- _Prompt_:
Copy each entry below unchanged; the images do not go in the copy.

[Excerpted data]

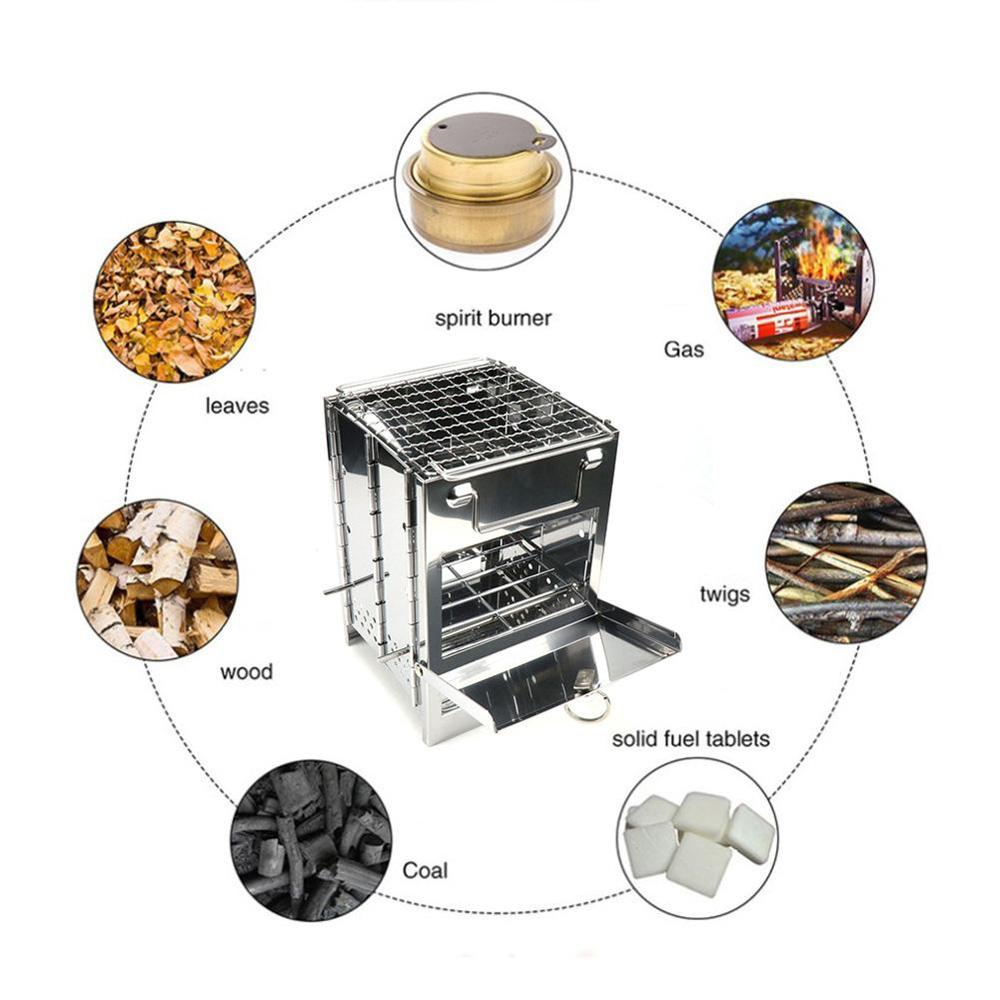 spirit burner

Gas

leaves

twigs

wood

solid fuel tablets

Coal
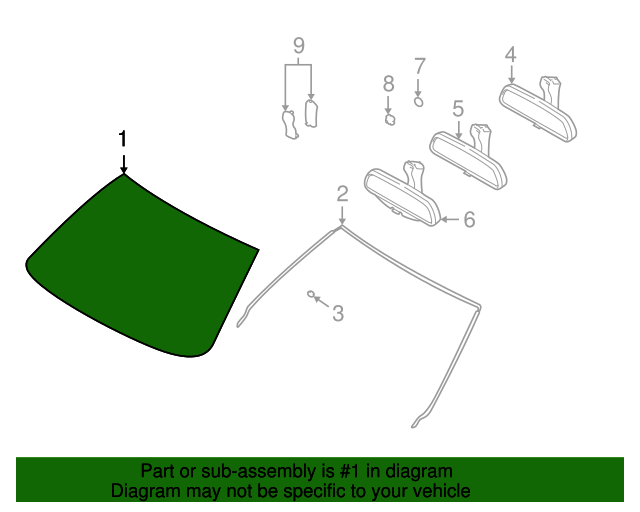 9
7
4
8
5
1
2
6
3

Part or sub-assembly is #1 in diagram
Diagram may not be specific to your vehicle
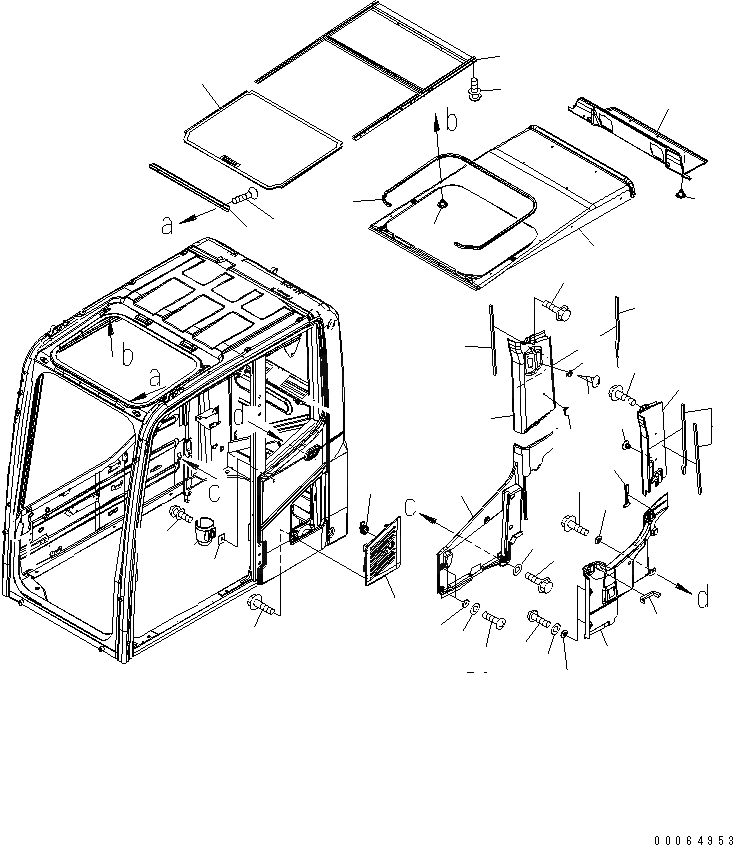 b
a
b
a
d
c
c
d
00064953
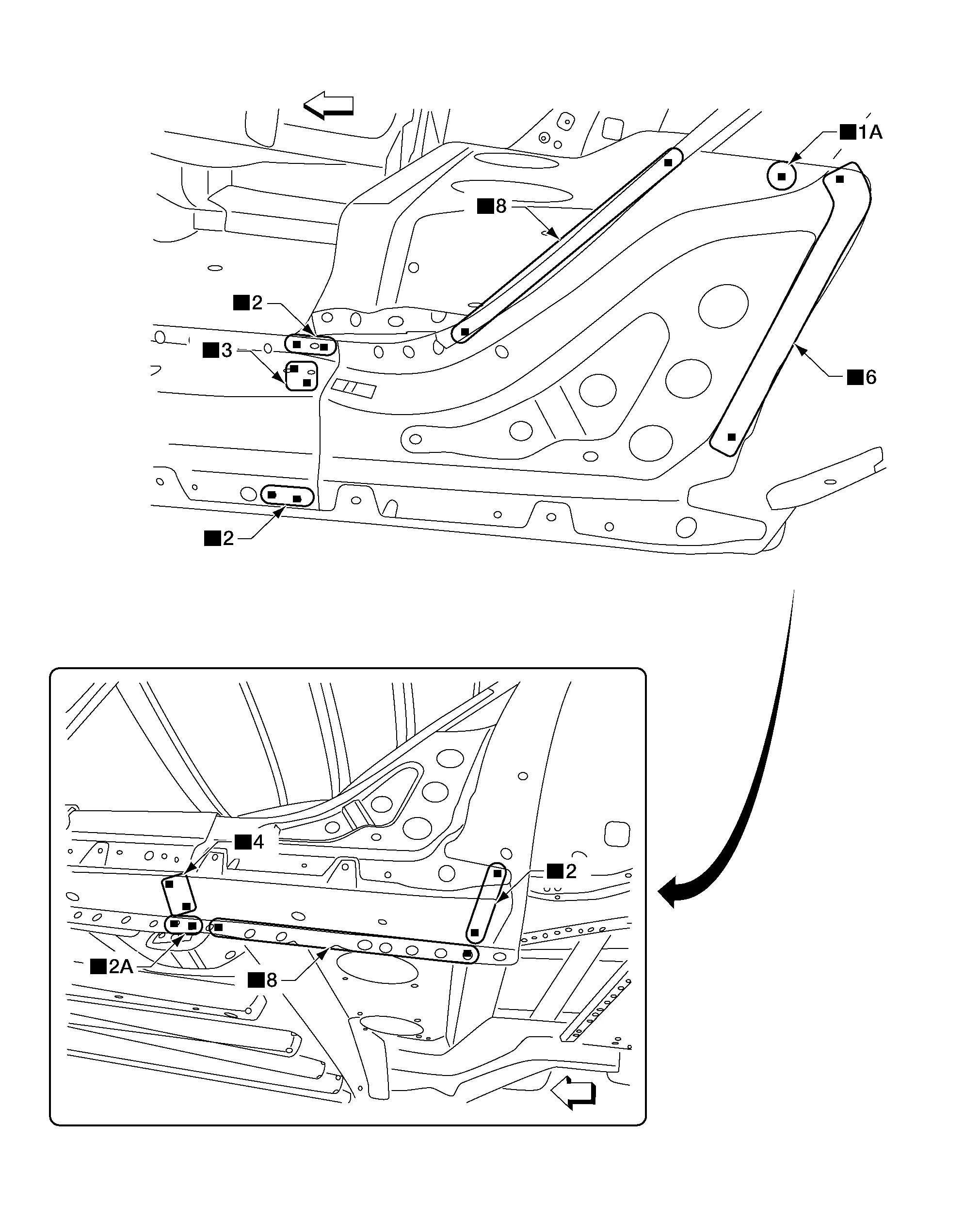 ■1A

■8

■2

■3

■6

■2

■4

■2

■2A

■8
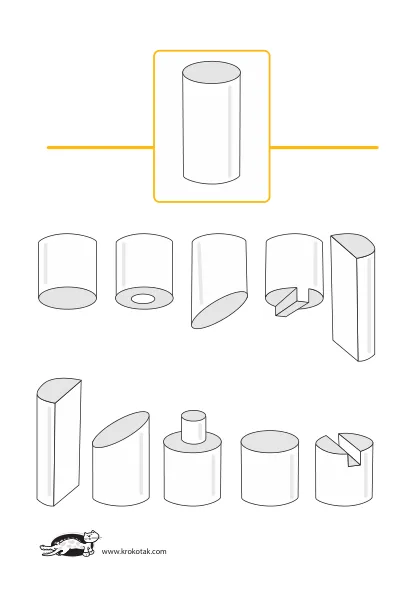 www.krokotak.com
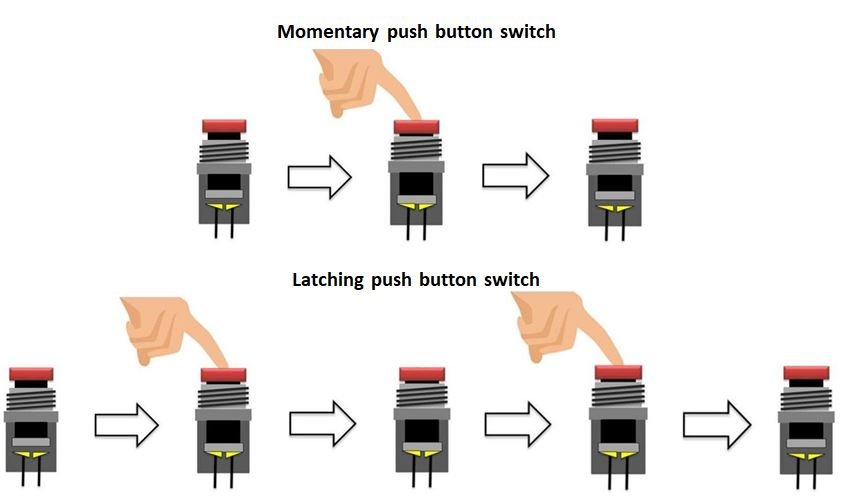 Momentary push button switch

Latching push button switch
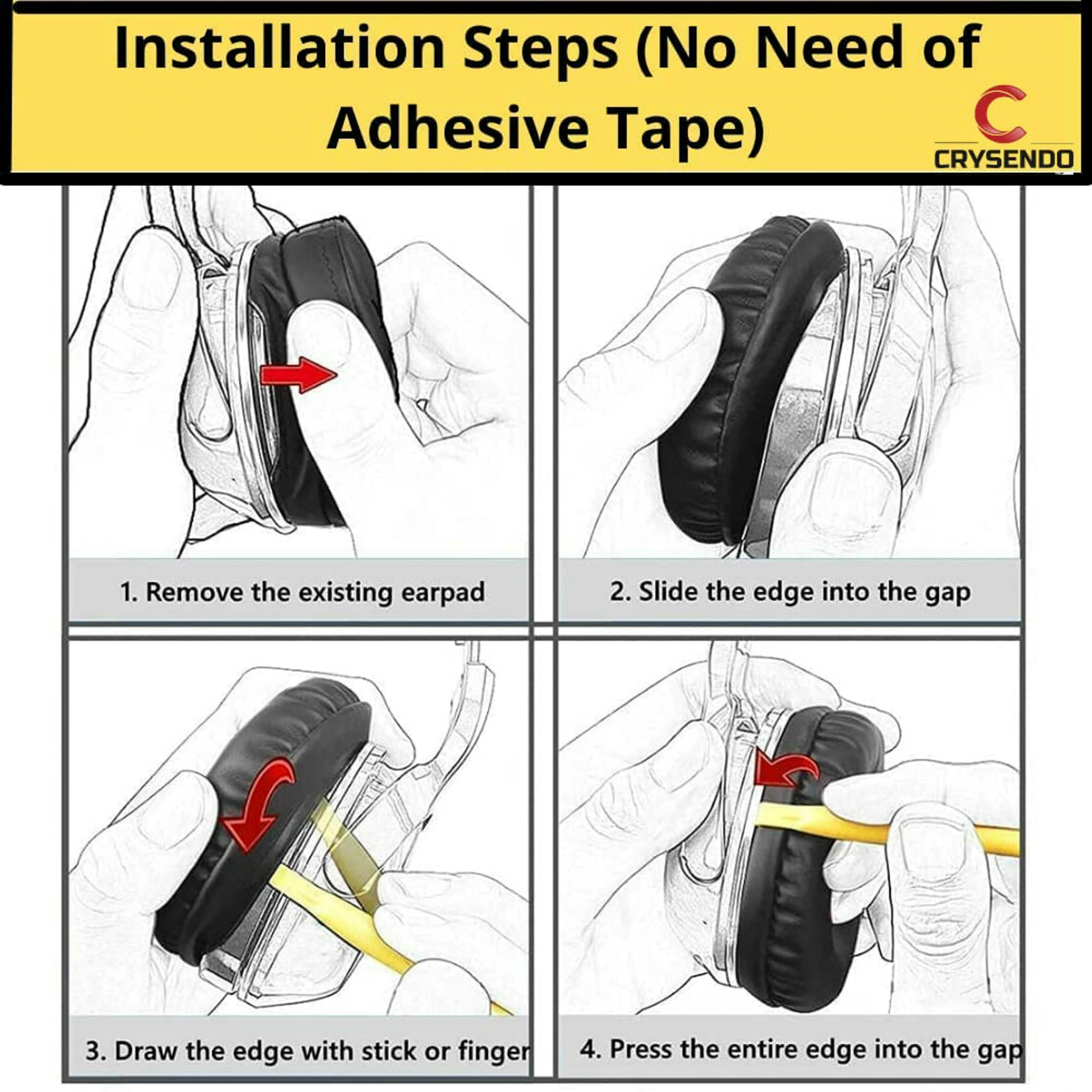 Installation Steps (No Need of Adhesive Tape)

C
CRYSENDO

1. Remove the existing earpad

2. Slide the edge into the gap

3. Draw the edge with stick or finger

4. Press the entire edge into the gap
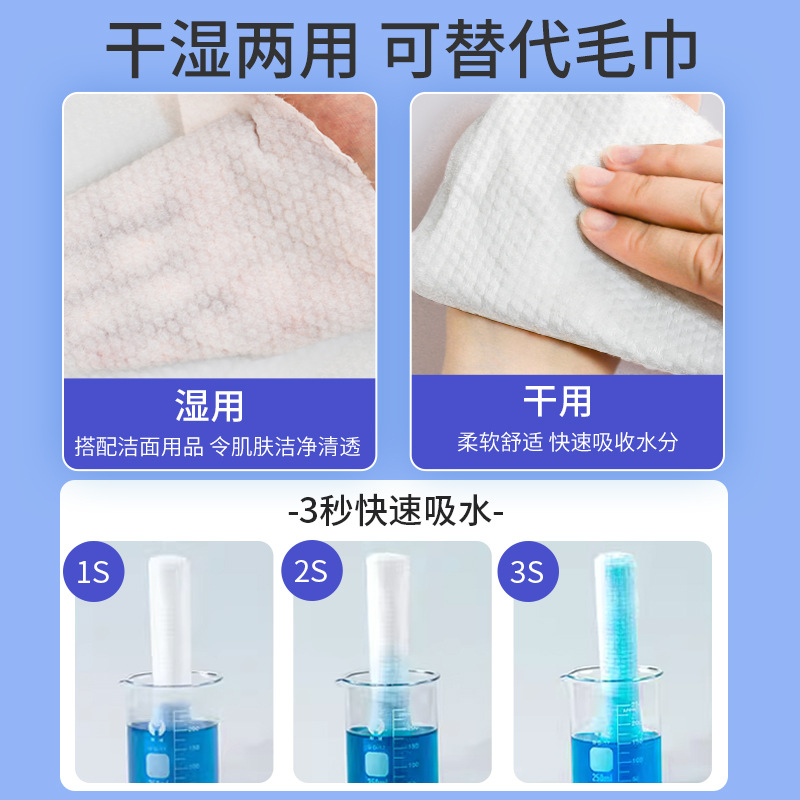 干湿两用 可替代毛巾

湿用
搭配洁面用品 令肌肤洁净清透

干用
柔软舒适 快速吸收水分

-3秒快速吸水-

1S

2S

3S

[/Excerpted data]

- _Result below_:
 spirit burner

Gas

leaves

twigs

wood

solid fuel tablets

Coal
 9
7
4
8
5
1
2
6
3

Part or sub-assembly is #1 in diagram
Diagram may not be specific to your vehicle
 b
a
b
a
d
c
c
d
00064953
 ■1A

■8

■2

■3

■6

■2

■4

■2

■2A

■8
 www.krokotak.com
 Momentary push button switch

Latching push button switch
 Installation Steps (No Need of Adhesive Tape)

C
CRYSENDO

1. Remove the existing earpad

2. Slide the edge into the gap

3. Draw the edge with stick or finger

4. Press the entire edge into the gap
 干湿两用 可替代毛巾

湿用
搭配洁面用品 令肌肤洁净清透

干用
柔软舒适 快速吸收水分

-3秒快速吸水-

1S

2S

3S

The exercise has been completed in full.